The big picture: Several Republicans outside that block also called for Santos’ resignation earlier this year.
- Rep. Max Miller (R-Ohio), in January, called for Santos' resignation over his debunked claims of Jewish heritage: "It is not okay to fabricate or lie for political gain ... I do not believe George Santos can effectively serve and should resign."
- Rep. Nancy Mace (R-S.C.), who first called on Santos to resign in January, told Axios on Tuesday: "He should have resigned a long time ago."
- Sen. Mitt Romney (R-Utah) told Santos "you don't belong here" at President Biden's State of the Union address in February.
The latest: The group of GOP Santos detractors expanded once again this week after news broke on Tuesday that he was being charged by the DOJ.

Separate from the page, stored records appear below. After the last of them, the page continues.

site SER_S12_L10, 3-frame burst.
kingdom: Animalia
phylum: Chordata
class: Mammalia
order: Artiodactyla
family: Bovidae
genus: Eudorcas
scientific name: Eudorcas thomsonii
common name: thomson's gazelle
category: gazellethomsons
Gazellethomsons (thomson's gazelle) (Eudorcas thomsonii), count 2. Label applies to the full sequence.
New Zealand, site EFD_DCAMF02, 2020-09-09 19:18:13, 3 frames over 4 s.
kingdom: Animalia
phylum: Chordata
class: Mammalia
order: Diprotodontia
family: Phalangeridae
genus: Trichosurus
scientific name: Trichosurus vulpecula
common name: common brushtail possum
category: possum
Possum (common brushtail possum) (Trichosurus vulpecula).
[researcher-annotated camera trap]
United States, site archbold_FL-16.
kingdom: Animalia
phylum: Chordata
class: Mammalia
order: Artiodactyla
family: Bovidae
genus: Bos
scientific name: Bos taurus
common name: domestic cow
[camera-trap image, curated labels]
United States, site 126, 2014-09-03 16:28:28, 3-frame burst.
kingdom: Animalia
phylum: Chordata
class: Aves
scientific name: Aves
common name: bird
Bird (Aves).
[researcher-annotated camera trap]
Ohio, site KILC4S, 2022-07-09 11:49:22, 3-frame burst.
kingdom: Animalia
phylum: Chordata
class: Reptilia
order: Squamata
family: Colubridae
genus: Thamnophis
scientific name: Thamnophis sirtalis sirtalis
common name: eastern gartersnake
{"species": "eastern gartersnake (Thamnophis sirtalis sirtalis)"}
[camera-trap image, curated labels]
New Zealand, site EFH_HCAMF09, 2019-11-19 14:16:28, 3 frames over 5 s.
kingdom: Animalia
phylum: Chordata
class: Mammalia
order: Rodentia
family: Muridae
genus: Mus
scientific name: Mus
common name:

- Second-term Rep. Nicole Malliotakis (R-N.Y.) told Axios in a statement on Tuesday: “We are waiting to see the charges, but we all knew this was where things were heading. The sooner he leaves, the sooner we can win the seat with someone who isn’t a liar.”
- Rep. French Hill (R-Ark.) told CNN on Tuesday: “I do believe that if a member of Congress is charged with a federal crime they should resign.”
- Rep. Tony Gonzales (R-Texas) tweeted on Wednesday that Santos should be "immediately expelled" and "a special election initiated at the soonest possible date."
- Rep. Steve Womack (R-Ark.) told reporters on Wednesday it would "absolutely" be better if Santos resigned: “It's a distraction and it's a punch line for a lot of commentary regarding the Republican Party that we don't need.”
State of play: McCarthy has so far resisted calling for Santos' resignation, telling reporters that "the voters of his district have elected him" and that he is entitled to due process.
- On Tuesday, McCarthy said: “If a person is indicted ... They have the right to vote [on the floor], but they have to go to trial.”
State of play: Santos’ vote is critical for House GOP leadership as the party holds just a five-seat majority – and his seat could easily go to a Democrat in a special election.
- He was the deciding vote on the GOP's debt ceiling bill last month after saying he would oppose it, waiting until all his colleagues had voted before putting the measure over the top.
The other side: Santos has repeatedly resisted calls to step down and even launched a long-shot reelection campaign despite only raising $5,000 in the first quarter of 2023.
- He has been unusually silent after his indictment on 13 federal criminal counts, including wire fraud, money laundering, theft of public funds and making false statements to the U.S. House.
What we’re watching: Rep. Robert Garcia (D-Calif.) has introduced a privileged motion to expel Santos – which, he said Tuesday, has support from over 40 members – but Democratic leadership has not attempted to force a vote on it.
- "I haven't had any conversations with any member of the caucus about that at this point," House Minority Leader Hakeem Jeffries (D-N.Y.) told reporters on Tuesday.
Editor's note: This article has been updated with additional reporting and developments.